Adjective - pertaining to or characterized by solving problems in a strategic, systemic way that does the most good and least harm to people, animals, and the environment.

then this post is me not doing any more harm to my future self than I have to.

zie Problem

So I had a problem

read something
break it into bits
make a stash somewhere
append it to all the previous bits for the day

simple problem?

foo

tl;dr here’s what is running in prod

le Toys

The usual serverless suspects were roped in… s3, lambda, dynamodeeb, sqs, all seedy kay’ed up in a git repo.

Since kinesis streams were foreign to me, and me looking at the pricing page and assuming it could not deal with streams dealing with hundreds of types, it led me to give it a wide berth. Reason being I don’t want to deal with knowing what is inside the parts I process until I have to - when I inner join the shit out of them in Athena.

Sounds like a simple four service party right? But holy hell just those had me running around chasing my tail for more than a month.

da Process

This was not something predictable, done before, that one can twerk by shaking instance sizes or storage types up and down, so I took the WellAF genpop principle of “Automate to make architectural experimentation easier” to heart and started with another cdk init --javascript

#1 respond on create, stash in s3, append periodically

Simple - take it, split it into parts, dump it to s3, then later fetch and merge.

foo

Seeing that the s3 costs went ape shit with all the little ‘in the middle’ PUTS I did of the little parts of the json files prompted me to make a change which lead me to introduce Dynamodb. Mistake.

#2 respond on create, stash in dynamodb, append more frequently

foo

Dynamodb was great - I dumped the parts into a single table and startsWith’ed the secondary index - but letting the part lambda feed loose on an auto-scaling table blew the budget out of the water. So next strategy was ‘lock in the capacities’ and to get that working I tried throttling it with sqs.
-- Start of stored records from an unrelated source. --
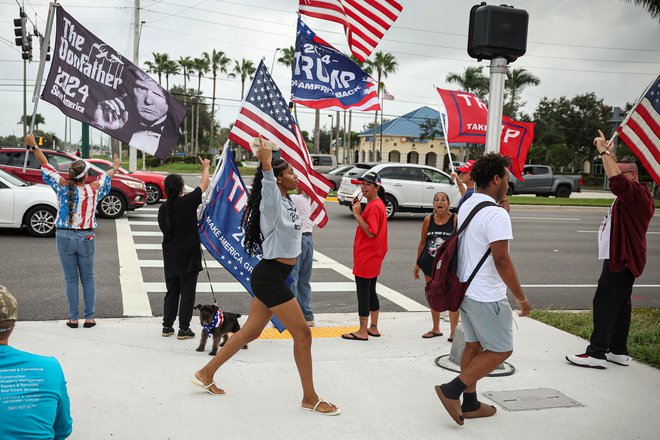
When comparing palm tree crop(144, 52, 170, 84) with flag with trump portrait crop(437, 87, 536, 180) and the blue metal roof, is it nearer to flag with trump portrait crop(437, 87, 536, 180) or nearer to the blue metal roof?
the blue metal roof

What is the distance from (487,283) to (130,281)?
21.1 ft

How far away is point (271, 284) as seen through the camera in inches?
166

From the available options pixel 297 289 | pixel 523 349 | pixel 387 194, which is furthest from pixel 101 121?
pixel 387 194

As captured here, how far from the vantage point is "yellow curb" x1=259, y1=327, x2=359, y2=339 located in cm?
651

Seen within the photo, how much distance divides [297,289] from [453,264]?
288 centimetres

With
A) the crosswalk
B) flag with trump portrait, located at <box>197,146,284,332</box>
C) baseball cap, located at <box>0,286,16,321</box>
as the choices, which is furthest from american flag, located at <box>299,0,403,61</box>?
baseball cap, located at <box>0,286,16,321</box>

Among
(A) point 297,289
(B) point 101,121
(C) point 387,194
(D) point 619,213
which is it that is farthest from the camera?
A: (C) point 387,194

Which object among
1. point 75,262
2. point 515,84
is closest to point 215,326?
point 75,262

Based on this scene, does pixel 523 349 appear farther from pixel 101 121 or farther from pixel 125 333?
pixel 101 121

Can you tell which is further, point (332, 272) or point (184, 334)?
point (332, 272)

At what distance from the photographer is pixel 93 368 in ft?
16.8

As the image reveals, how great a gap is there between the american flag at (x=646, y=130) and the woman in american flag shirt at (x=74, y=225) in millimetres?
5387

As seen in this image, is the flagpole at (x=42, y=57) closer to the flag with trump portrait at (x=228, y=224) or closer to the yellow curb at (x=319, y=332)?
the flag with trump portrait at (x=228, y=224)

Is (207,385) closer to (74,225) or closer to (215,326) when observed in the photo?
(215,326)
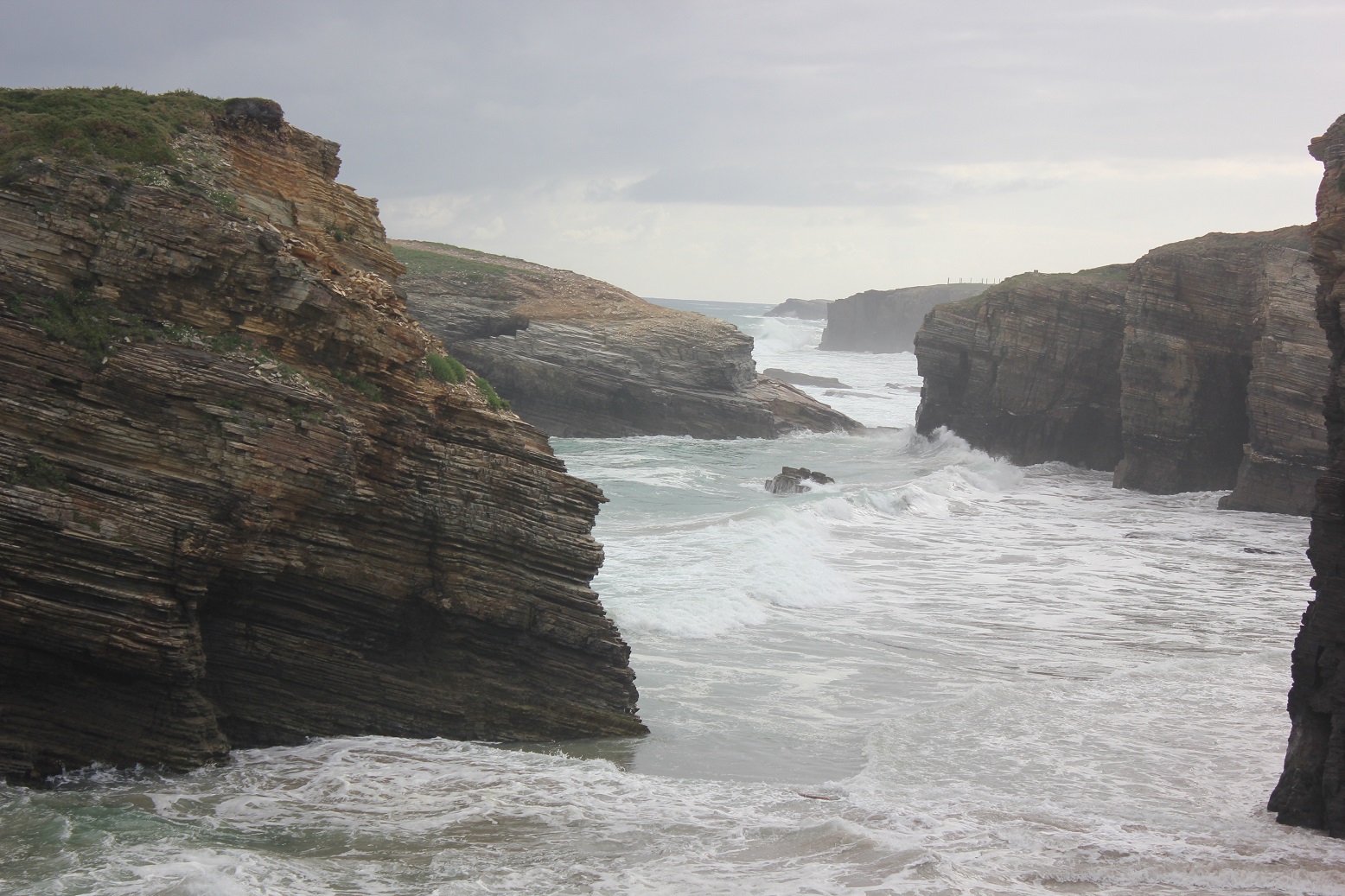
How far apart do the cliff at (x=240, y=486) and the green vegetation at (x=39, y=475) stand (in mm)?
24

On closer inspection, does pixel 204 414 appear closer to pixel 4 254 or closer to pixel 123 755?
pixel 4 254

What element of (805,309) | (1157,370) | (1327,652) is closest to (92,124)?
(1327,652)

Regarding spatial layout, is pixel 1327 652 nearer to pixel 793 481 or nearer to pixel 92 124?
pixel 92 124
I did that first on a single mergeQ but inside that one prefix’s processing was too many writes and needed to go deeper down the throttling rabbit hole.

#3 respond on create, stash in dynamodb, throttle the crap out of dynamo everything to keep the write capacity unit low, append more frequently

foo

I throttled everything going into and out of dynamo. Now, I sat with so many lambda invocations that it started to overtake dynamo as the fat cat in Cost Explorer. This was the moment when I had so many knobs to turn, I started thinking I really did belong in management.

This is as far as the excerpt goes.